EXERCISE PASSAGE section start

Gill Thank you for the idea which you suggested. It does sound like an ideal set up as then I wouldn't have to give this place up but it is a social house house and therefore I do know that I wouldn't be able to out of the house for a length of time or it would go against my tenancy agreement. But for a few weeks, three, four might be doable and then I could find out where I would want to go and live. Excellent idea. If I sat here thinking about the past and how things have gone, it would not do me any good, no one would come and be any different to how they have been in the past and so I have to look towards my own future and get on with it. Thank you for being excited on my behalf, it made me smile. smile flowers

rosequartz Thu 23-Apr-15 16:05:35

House sitting is a good idea - I know someone who does it now they are retired.

EXERCISE PASSAGE section end
PROVIDED RECORDS section start

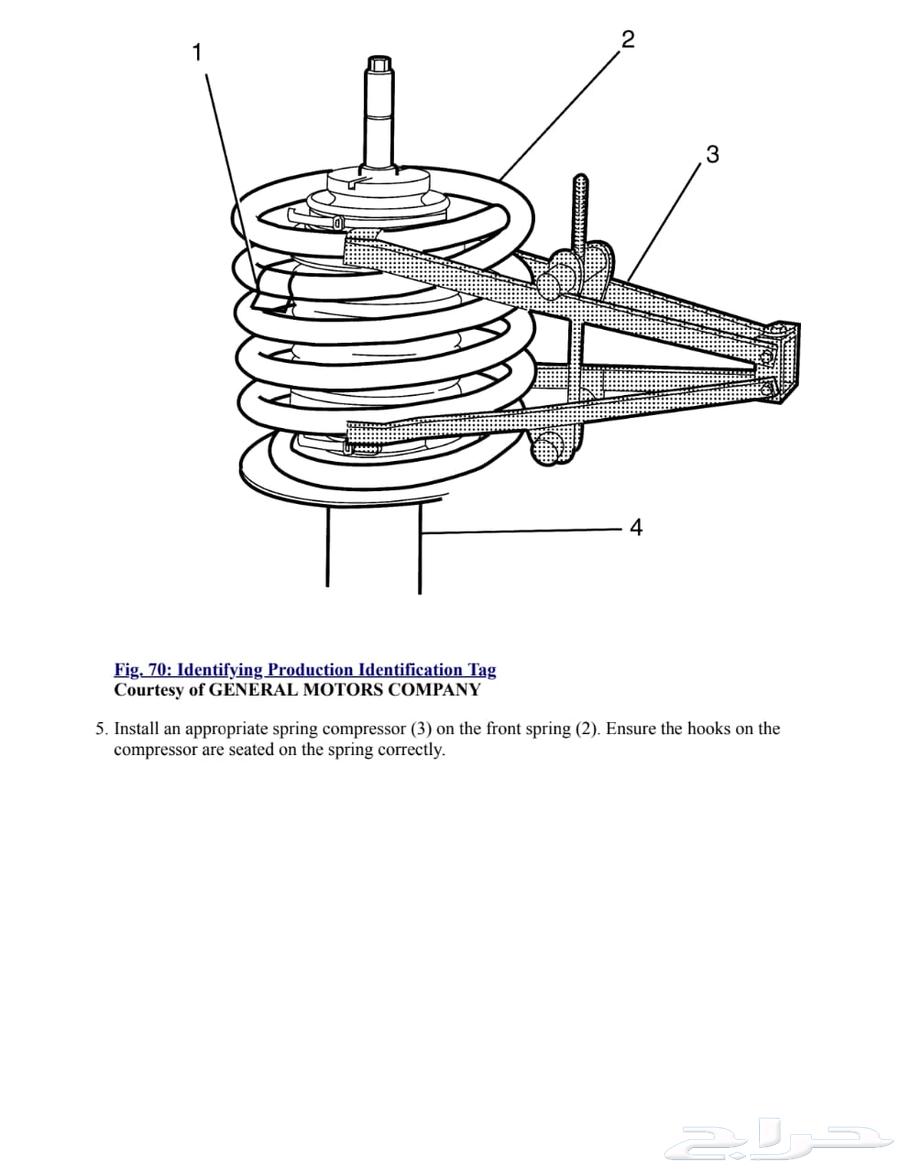 1
2
3
4

Fig. 70: Identifying Production Identification Tag
Courtesy of GENERAL MOTORS COMPANY

5. Install an appropriate spring compressor (3) on the front spring (2). Ensure the hooks on the compressor are seated on the spring correctly.

حراج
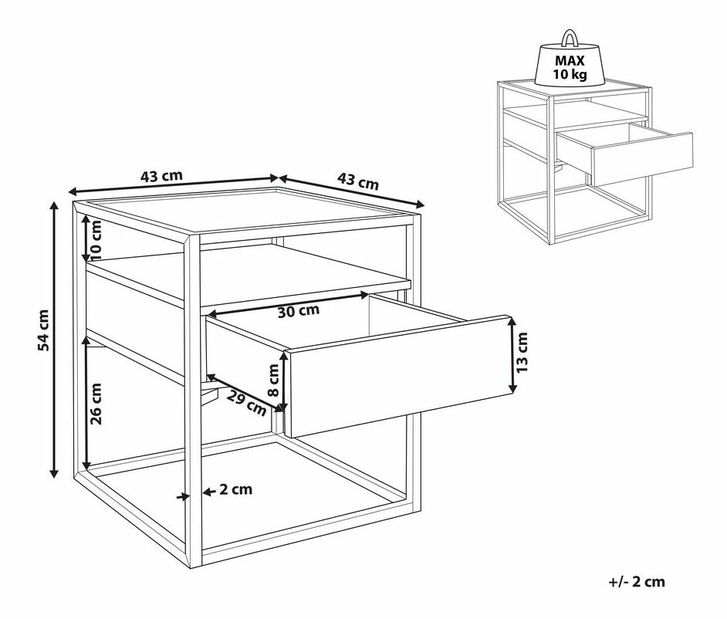 MAX
10 kg

43 cm
43 cm
54 cm
10 cm
30 cm
13 cm
8 cm
29 cm
26 cm
2 cm

+/- 2 cm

PROVIDED RECORDS section end

Extend the forum discussion about house sitting with the next part, picking up after its final sentence.

▶ _EXERCISE RESULT_
DC are funny, aren't they, they want to get out there and make a life for themselves but like to think that their room, their things, are just as they were when they left, waiting for them should they decide to return or pop back from time to time!

You have to start living life for yourself now, and I hope you enjoy it very much flowers

rosequartz Thu 23-Apr-15 16:08:03

When I left home DM packed up all my stuff (we didn't have so much in those days of course) in a large sea trunk and sent it to me courtesy of British Rail. I then had to decide what to keep and what not to keep. It did concentrate the mind.

(I was a little bit older than your DS - not much - and had a flat and a job.)